L’Amazonie se dirige vers un climat sans précédent, caractérisé par des sécheresses prolongées et des chaleurs extrêmes, menaçant son rôle crucial de régulateur climatique mondial. Une étude de l’Université de Californie à Berkeley alerte sur une transformation potentielle de la forêt amazonienne vers un état comparable à celui des tropiques il y a des millions d’années.
Les chercheurs décrivent ce nouveau régime climatique comme « hypertropical », une combinaison de chaleur et de sécheresse qui pourrait altérer durablement la structure de la forêt et sa capacité à absorber le dioxyde de carbone. L’étude, publiée dans la revue Nature, révèle que la région connaît déjà des saisons sèches plus longues et des épisodes de chaleur intense, favorisant ce que les scientifiques appellent des « sécheresses chaudes ».
« Lorsque ces sécheresses chaudes surviennent, c’est le climat que nous associons à une forêt hypertropicale, car elle dépasse les limites de ce que nous considérons aujourd’hui comme une forêt tropicale », explique Jeff Chambers, responsable de l’étude. Les analyses prévoient que, si les émissions de gaz à effet de serre continuent d’augmenter, ce type de sécheresse pourrait se produire jusqu’à 150 jours par an d’ici 2100, y compris pendant la saison des pluies.
L’impact sur les arbres est significatif.
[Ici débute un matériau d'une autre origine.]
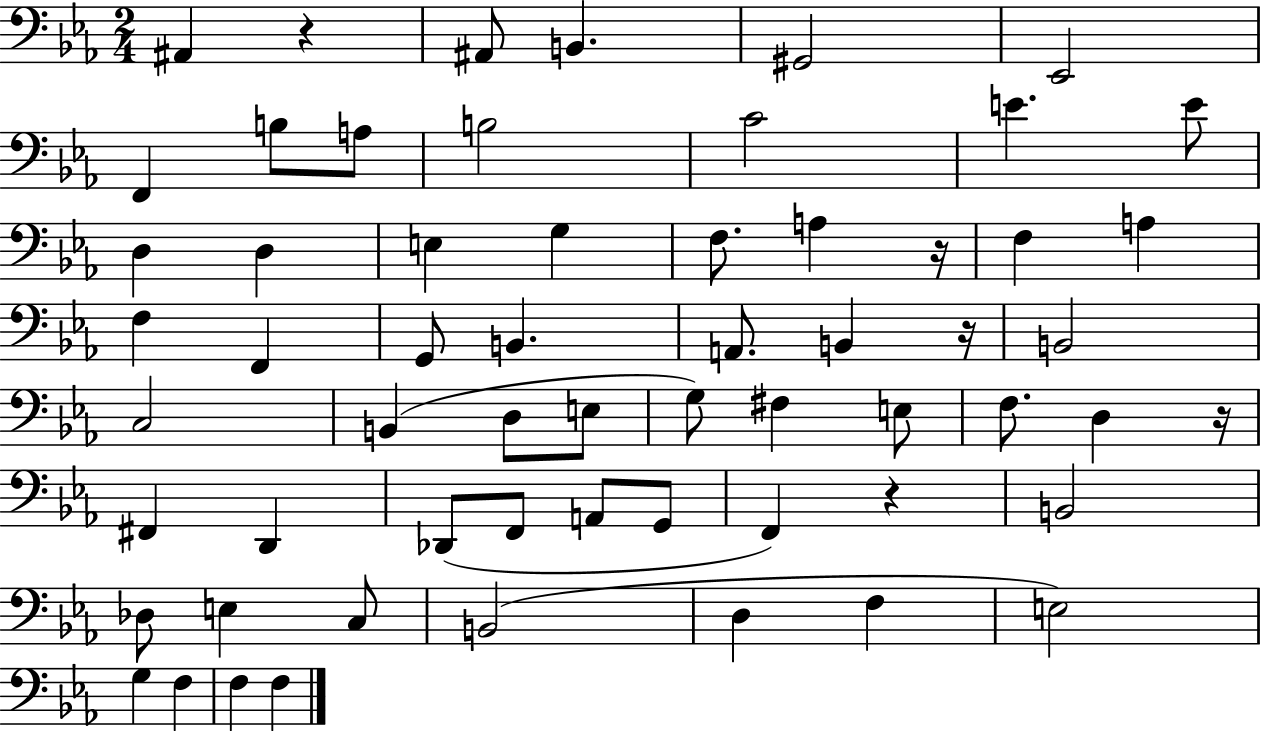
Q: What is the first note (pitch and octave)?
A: A#2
L’équipe de Chambers estime que ces conditions pourraient augmenter la mortalité forestière normale d’environ 55 %. Ce mécanisme a été identifié grâce à des mesures continues réalisées sur des tours instrumentées et des capteurs fixés directement sur les troncs d’arbres. Lorsque l’humidité du sol descend en dessous d’un tiers de sa capacité, les arbres entrent en état de stress : « le flux de sève diminue brutalement et le stress augmente », précise Chambers. À ce stade, le système circulatoire de la plante commence à faiblir.
Deux principaux mécanismes conduisent à la mort des arbres. D’une part, ils ferment leurs stomates pour limiter la perte d’eau, ce qui les empêche également de capter le dioxyde de carbone, entraînant une sorte de famine interne. D’autre part, les chaleurs extrêmes provoquent la formation de bulles d’air dans le xylème, l’équivalent d’un accident vasculaire cérébral pour les plantes. « Normalement, les plantes sont capables de sacrifier une branche pour sauver le cœur de l’arbre », explique Chambers, « mais si les embolies sont trop nombreuses, l’arbre meurt. »
L’étude souligne que certaines essences d’arbres sont plus vulnérables que d’autres. Les espèces à croissance rapide, dotées d’un bois moins dense, sont particulièrement sensibles. Cela signifie que les forêts secondaires, composées d’espèces pionnières qui repoussent après des incendies ou des coupes sélectives, pourraient être les plus touchées par ce nouveau climat.
Même une augmentation de 0,55 % de la mortalité annuelle peut avoir des conséquences considérables sur un écosystème aussi vaste que l’Amazonie. Par ailleurs, les chercheurs notent que les forêts tropicales d’Afrique de l’Ouest et d’Asie du Sud-Est pourraient connaître des tendances similaires dans les décennies à venir.
La perte de résilience de l’Amazonie représente une menace mondiale majeure. Les forêts tropicales absorbent plus d’émissions humaines que tout autre biome, et des sécheresses sévères entraînent une augmentation mesurable du dioxyde de carbone dans l’atmosphère. Si l’Amazonie perd sa capacité à réguler le climat, la planète perdra l’un de ses principaux remparts contre le réchauffement.
Les auteurs de l’étude insistent sur le fait que ces conclusions ne sont pas inéluctables. « Tout dépend de ce que nous faisons – affirme Chambers – C’est à nous de déterminer l’ampleur de ce climat hypertropical. » Les sécheresses chaudes actuelles sont considérées comme des signaux d’alerte, offrant une opportunité d’étudier la réaction des forêts tropicales à des conditions futures de plus en plus extrêmes. La réduction des émissions de gaz à effet de serre est présentée comme la seule solution pour éviter ce scénario. Sans action, les sécheresses chaudes pourraient devenir une constante annuelle d’ici le milieu du siècle, et même s’étendre aux mois les plus pluvieux d’ici la fin du siècle.